"Two minds processed through chemical blenders attempt to find clarity or even vague translucence to their weak grip on whatever reality is left after dropping three hits of Sunshine acid each."
That was the first line I wrote today for my Smokin Roaches Monday post for July 29. I had planned to recount some dumbass drug moment from my past. But 300 or so words into it, I stopped and read what I had written. It was garbage. Not worth the effort to post and maybe not even worthy of being the subject of a conversation. Yet here we are.
I constantly have to remind myself as the years stack up, that nothing but reruns of fond memories will often cloud the reality of what comprised my past. No better example exists than my life under the influence of the many substances I dabbled in.

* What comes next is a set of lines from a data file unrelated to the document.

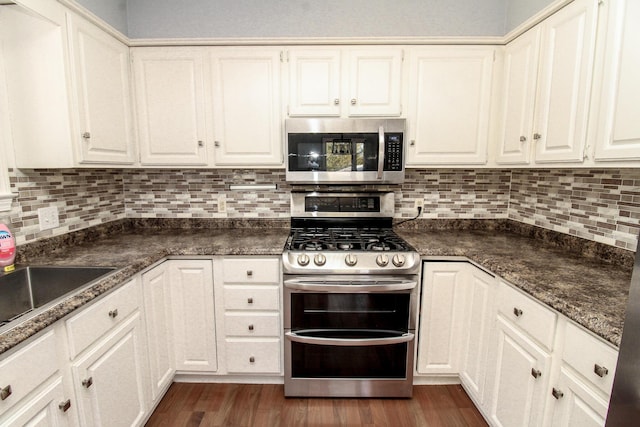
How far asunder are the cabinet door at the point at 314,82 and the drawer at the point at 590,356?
62.1 inches

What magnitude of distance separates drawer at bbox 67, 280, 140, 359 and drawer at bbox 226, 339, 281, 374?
2.15 feet

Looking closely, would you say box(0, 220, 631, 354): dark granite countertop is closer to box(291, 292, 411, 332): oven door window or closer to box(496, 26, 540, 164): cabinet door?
box(291, 292, 411, 332): oven door window

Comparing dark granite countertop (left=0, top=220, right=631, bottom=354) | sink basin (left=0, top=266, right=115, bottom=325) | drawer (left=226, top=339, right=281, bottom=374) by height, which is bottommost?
drawer (left=226, top=339, right=281, bottom=374)

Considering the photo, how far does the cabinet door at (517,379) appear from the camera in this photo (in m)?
1.19

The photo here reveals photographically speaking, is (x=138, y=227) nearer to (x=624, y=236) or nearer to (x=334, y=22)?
(x=334, y=22)

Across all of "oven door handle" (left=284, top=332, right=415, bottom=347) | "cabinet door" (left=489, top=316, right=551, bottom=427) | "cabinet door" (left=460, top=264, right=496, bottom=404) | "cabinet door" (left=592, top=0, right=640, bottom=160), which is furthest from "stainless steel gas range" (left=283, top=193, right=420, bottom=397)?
"cabinet door" (left=592, top=0, right=640, bottom=160)

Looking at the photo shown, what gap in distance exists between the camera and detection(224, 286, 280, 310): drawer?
71.7 inches

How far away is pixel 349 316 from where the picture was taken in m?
1.72

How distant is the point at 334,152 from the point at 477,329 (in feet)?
4.22

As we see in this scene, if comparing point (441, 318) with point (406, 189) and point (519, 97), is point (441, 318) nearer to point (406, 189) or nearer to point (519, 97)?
point (406, 189)

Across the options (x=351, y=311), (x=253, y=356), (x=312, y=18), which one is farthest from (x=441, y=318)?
(x=312, y=18)

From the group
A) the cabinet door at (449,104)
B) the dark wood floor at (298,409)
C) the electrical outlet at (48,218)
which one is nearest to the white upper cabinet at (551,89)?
the cabinet door at (449,104)

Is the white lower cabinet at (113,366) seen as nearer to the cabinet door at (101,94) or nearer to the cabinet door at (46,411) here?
the cabinet door at (46,411)

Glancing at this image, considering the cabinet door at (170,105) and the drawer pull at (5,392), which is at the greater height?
the cabinet door at (170,105)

During the period I was deeply involved in substance abuse, I was sure I was having the time of my life. What a wonderful world this was to stagger through and hardly remember much of. Yeah, those were surely good times. Times not to be forgotten nor remembered either.
What I do remember is performing a self appraisal the summer of 1972 just before sayin fuck this shit and hitch hiking home to Maine to get away from the lifestyle and the idiots I shared it with. I was into hitting up pharmaceutical Methedrine and back alley Heroin. I had become weary of the constant drag the drugs had on me and my life. Every day was an evil cycle of looking for drugs, scoring drugs, doing drugs and coming down off drugs.

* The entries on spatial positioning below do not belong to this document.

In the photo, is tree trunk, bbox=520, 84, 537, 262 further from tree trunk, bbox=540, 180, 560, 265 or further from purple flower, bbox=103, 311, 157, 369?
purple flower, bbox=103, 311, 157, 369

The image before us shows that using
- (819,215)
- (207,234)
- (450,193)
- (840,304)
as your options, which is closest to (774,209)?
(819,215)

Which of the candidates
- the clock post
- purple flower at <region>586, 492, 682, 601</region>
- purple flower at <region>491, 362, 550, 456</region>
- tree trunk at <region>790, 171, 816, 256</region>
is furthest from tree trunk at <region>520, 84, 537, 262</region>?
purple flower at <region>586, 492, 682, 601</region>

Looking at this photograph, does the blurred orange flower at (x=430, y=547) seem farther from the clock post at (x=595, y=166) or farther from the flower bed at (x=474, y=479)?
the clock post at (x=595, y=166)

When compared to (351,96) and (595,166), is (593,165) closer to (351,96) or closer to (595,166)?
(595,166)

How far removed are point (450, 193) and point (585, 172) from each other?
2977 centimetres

I have some regrets in my life. My time with hard drugs is not one of them. I did what I did and regretting it now is just wasting some of the time I am running out of. All I try to do now is remember to not put on my rose colored glasses so often and remember my past with some balance and some honesty.
Keep it 'tween the ditches ..............................................................
2 comments:
Was there ever even a past, or is there just now?
the Ol'Buzzard
can't look back..does no good..I think back on those times and just grateful I lived thru it.in early 70's when all the rock stars were od'ing..I said it could have been me except I couldn't afford that many drugs or drugs that good...I did come close once..slowed me down but didn't stop me..
we lived thru it..that's the best we could do.